Feeling that end-of-the-year stress? Learn to get rid of it

J. Ranae Ragee

If you feel like the IRS has you by the back of the neck and those 1040s, 1099s and Schedule Cs are one big blur of stress, then look no further for the key to de-stressing yourself.

Kathryn Zimmerman, a certified teacher of the Alexander Technique, has opened The Studio in downtown Ames where she teaches people how to consciously change psychophysical habits, especially those related to stress and human efficiency.

“Teaching this work is extremely interesting for me,” Zimmerman explained. “I get to use the observational skills of an anthropologist and the friendly intercommunication skills of a tour guide to take each student on a personal exploration of their self — physically and psychologically simultaneously.”

The Alexander Technique is named after F.M. Alexander, who was born in 1869 in Tasmania and developed some vocal problems at a young age. Alexander could not find a doctor who could help him, so he set out to help himself.

He developed a technique that enabled him to regain his voice without any medical attention by changing the way he used his “self.” Zimmerman describes the technique as a “pre-technique: It is a method of learning to keep your eye on your self while you go about the tasks of living.”

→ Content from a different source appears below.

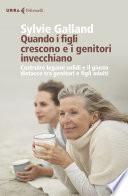 Quando i figli crescono e i genitori invecchiano.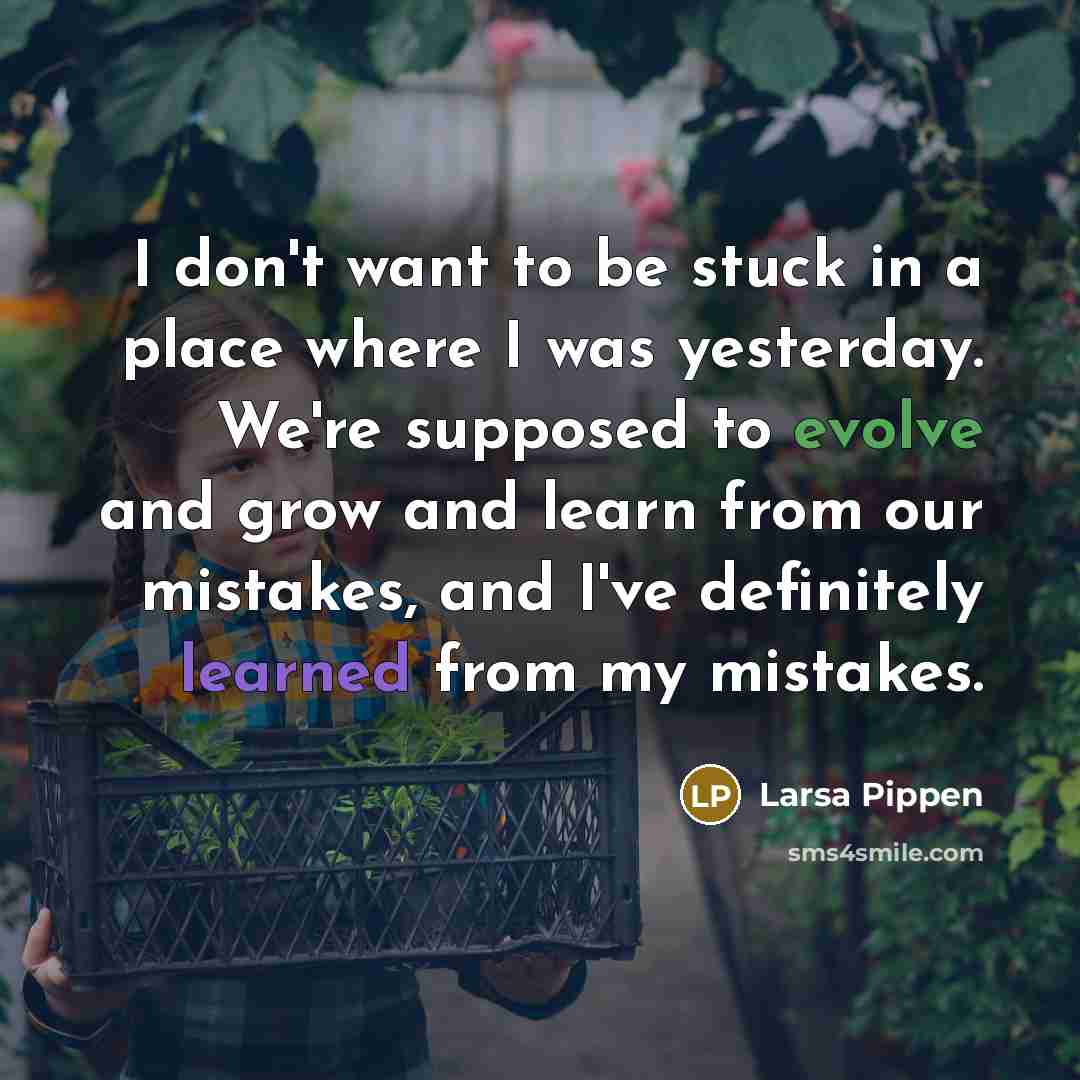 “I don't want to be stuck in a place where…” quote by Larsa Pippen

Alexander’s Technique has been around for more than 100 years and has had significant influence upon the works of many of its students, including Nikolaas Tinbergen and Sir Charles Sherrington, both of whom are Nobel Laureates in physiology and medicine, Raymond Dart in anthropology, John Dewey in philosophy and education and George Bernard Shaw in literature.

In his 1973 Nobel Prize acceptance speech for Medicine in Physiology, Tinbergen allocated half of his Nobel address about “Ethiology and Stress Diseases” to the discoveries made by F.M. Alexander and the benefits he and his family gained from students of the technique.

“Misuse with all its psychosomatic, or rather somapsychic, consequences must therefore be considered a result of modern living conditions of a culturally determined stress,” Tinbergen said during the 1974 speech..

Zimmerman explained that the technique is sometimes described as an “alternative medicine,” but it is not. It is about health and discoveries for the individual’s well-being.

Alexander teachers are observers and set out to help an individual stop habits that interfere with good posture, effortless movement and conscious decision-making. The results of this technique are poise, balance and ease in activity.

Zimmerman offers workshops as well as classes for the Alexander Technique. Tonight from 6 to 8 p.m., a workshop will be held to introduce the basic concepts of the Alexander Technique through learning games.

“While a great portion of students interested in this work are professional performing artists, more and more people with chronic pain are coming for lessons,” Zimmerman said. Zimmerman is highly focused on the domain of health education as a teacher of the Alexander Technique.

Other classes Zimmerman teaches are six-week classes and four-day intensive classes, as well as private lessons. In addition to private lessons, workshops and an assortment of related classes, Zimmerman also provides the 1600-hour teacher-training to become a professional teacher of the Alexander Technique.